ILCB, Aix-Marseille Université, Marseille, France
Gestures as an evolutionary and developmental link to mechanistic models of language
Despite the remarkable advances of Deep Learning (DL) in Natural Language Processing (NLP), current models remain fundamentally disembodied. They learn from static text while biological agents, additionally, learn through sensorimotor interactions (such as directionality, reinforcement and meaning) with their environment. Therefore, as a natural next phase of DL model development, it is essential that we translate these biological mechanisms underlying such embodied language learning. In this context, I study gestures—a motor-based, non-verbal modality as—shared, sensorimotor-perceptual scaffolding of language development (in human infants) and evolution (across primates).
Using an ethological framework that integrates gesture function (what gestures achieve), their development (how they emerge during development), and mechanism (how they are executed)—my work shows: (i) evolutionary roots of foundational features of language (such as flexibility, intentionality and referentiality) achieved through body-based signalling from senders to receivers (directionality) in bonnet macaques (Gupta & Sinha 2016; 2019), (ii) contingent responses from adults shaping conversation-like routines (reinforcement) in preverbal infants’ use of prosocial gestures (Gupta et al 2025), and (iii) manual and bodily gestures used to achieve semantic and pragmatic intentions before speech emergence in infants, and emergence of new meaning through gestures as an embodied process (meaning-making) (Gupta et al 2024; in prep).
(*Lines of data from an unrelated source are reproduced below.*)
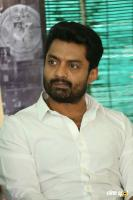 Kalyan Ram at 118 Movie Success Meet (3)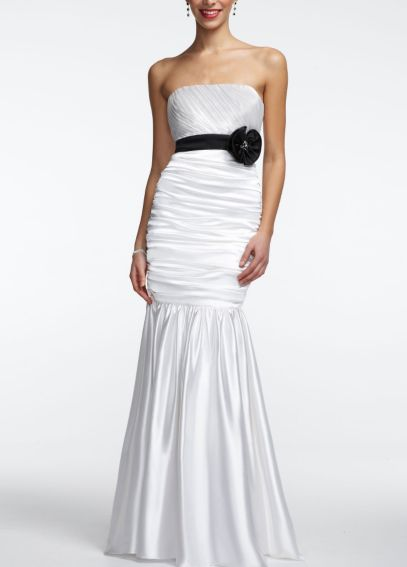 Strapless prom dress with black ribbon and flower davids for David s bridal clearance wedding dresses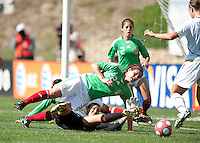Mexico's goalkeeper Pamela Tajonar, right, and Alina Garciamendez stop a shot by the USA. USA 3-0 over Mexico in San Diego, California, Sunday, March 28, 2010.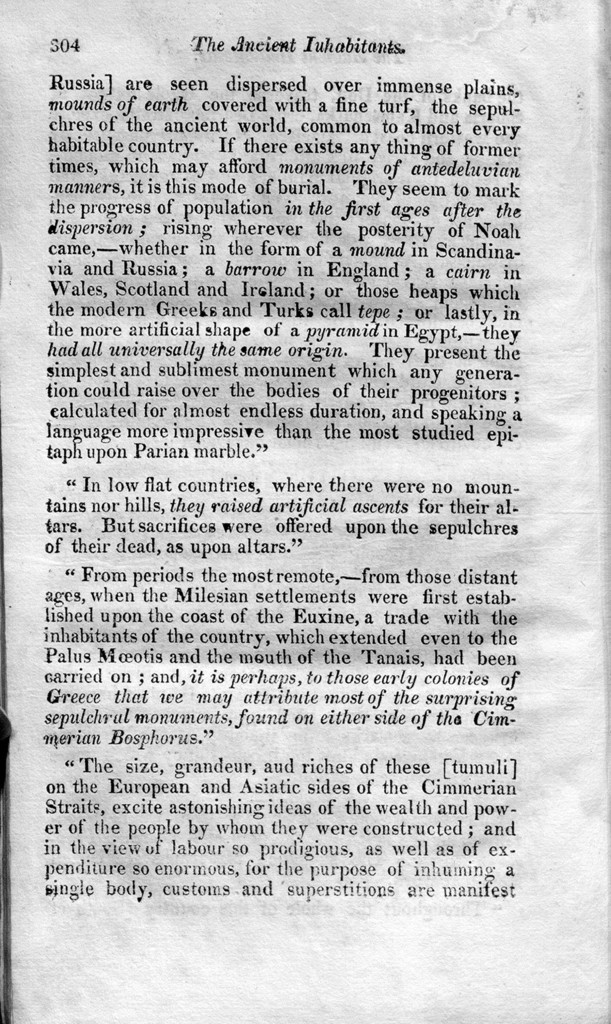 Travels through the western country in the summer of 1816 : including notices of the natural history, antiquities, topography, agriculture, commerce and manufactures ; with a map of the Wabash country, now settling
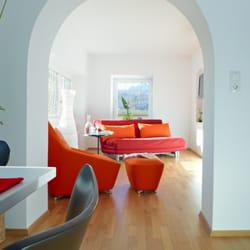 Blick ins Wohnzimmer im Appartement…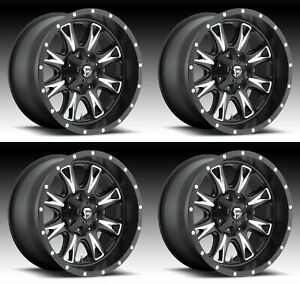 4x Fuel 20 Throttle D513 Wheels Black Milled 20x10 6x135 24mm Offset 4 50 Bs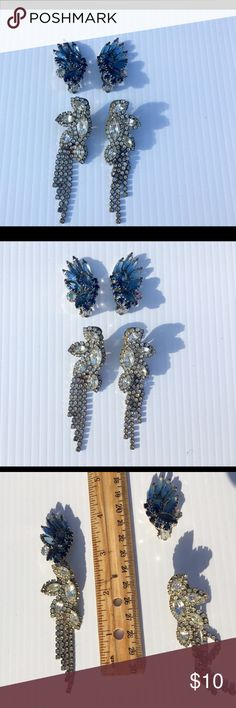 Vintage Clip On Earrings Silver and Blue Clip Ons, 2 for the price of $9! Jewelry Earrings
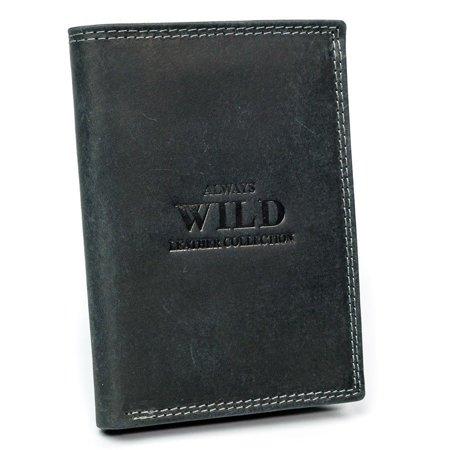 Duży portfel skórzany dla mężczyzny z RFID Stop — Always Wild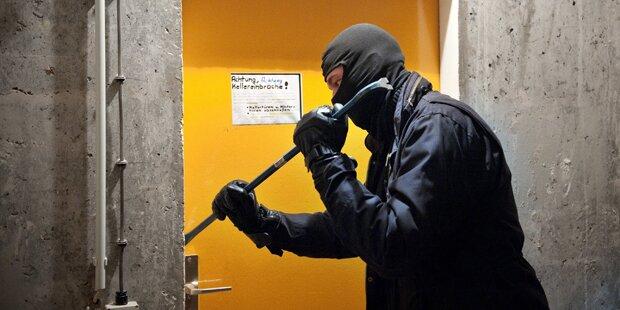 Einbrecher plündern Baustelle aus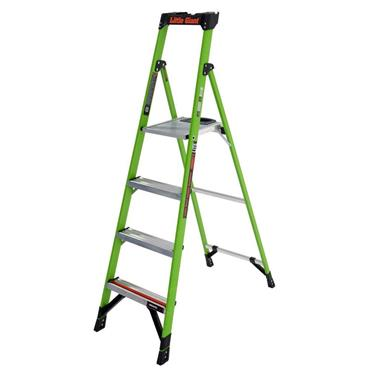 Little Giant 15366EN 4 Step Mighty Lite Ladder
An evolutionary framework for embodied communication, such as the one guiding my research, can thus provide mechanisms rooted in sensorimotor-perceptual development and social context—for future mechanistic models of language acquisition in NLP and machine learning. This perspective is essential to achieve the SMILES workshop goal of bridging the gap between low-level embodied interaction and high-level compositional symbolic communication.
Institut de Neurosciences de la Timone Aix-Marseille Université, Centrale Méditerranée
Path toward compositional world learning
We outline a learning framework designed to acquire a latent space that encodes the structure of the surrounding physical environment. Grounded in simple principles of embodiment, the approach aims at developing an intuitive physics that emerges solely from the agent’s own capacity for movement and displacement. Using the example of eye saccades, the model should learn to extract stable object-in-space representations from variable visual fields generated by successive gaze shifts, provided that appropriate sparsity constraints are imposed. Such constraints would encourage the formation of a space-aware embedding, analogous to the token–positional encoding duality that underpins transformer architectures, but adapted here to the perception–action cycle.
Hugging Face (Paris) & Inria Flowers (Bordeaux)
Grounding LLMs through interactions: A curiosity-driven Reinforcement Learning approach to functional competence
Large Language Models (LLMs) have achieved remarkable success, yet they remain prone to fundamental errors in reasoning about the physical world. A key limitation lies in their passive learning paradigm: they are trained on vast text corpora without direct interaction. By contrast, theories of human language acquisition highlight the central role of embodied, active learning—through both sensorimotor experience and social interaction. This talk explores how insights from embodied theories of language learning, especially the use of intrinsically motivated interactions, can inform the next generation of LLMs. In particular, we will focus on grounding LLMs’ functional competence: their ability to use symbols to act in external environments and pursue goals. I will propose an interaction-based framework and discuss multiple empirical contributions to embedding LLMs in interactive environments, where they can explore, acquire knowledge, and ground their internal representations by solving tasks with curiosity-driven Reinforcement Learning.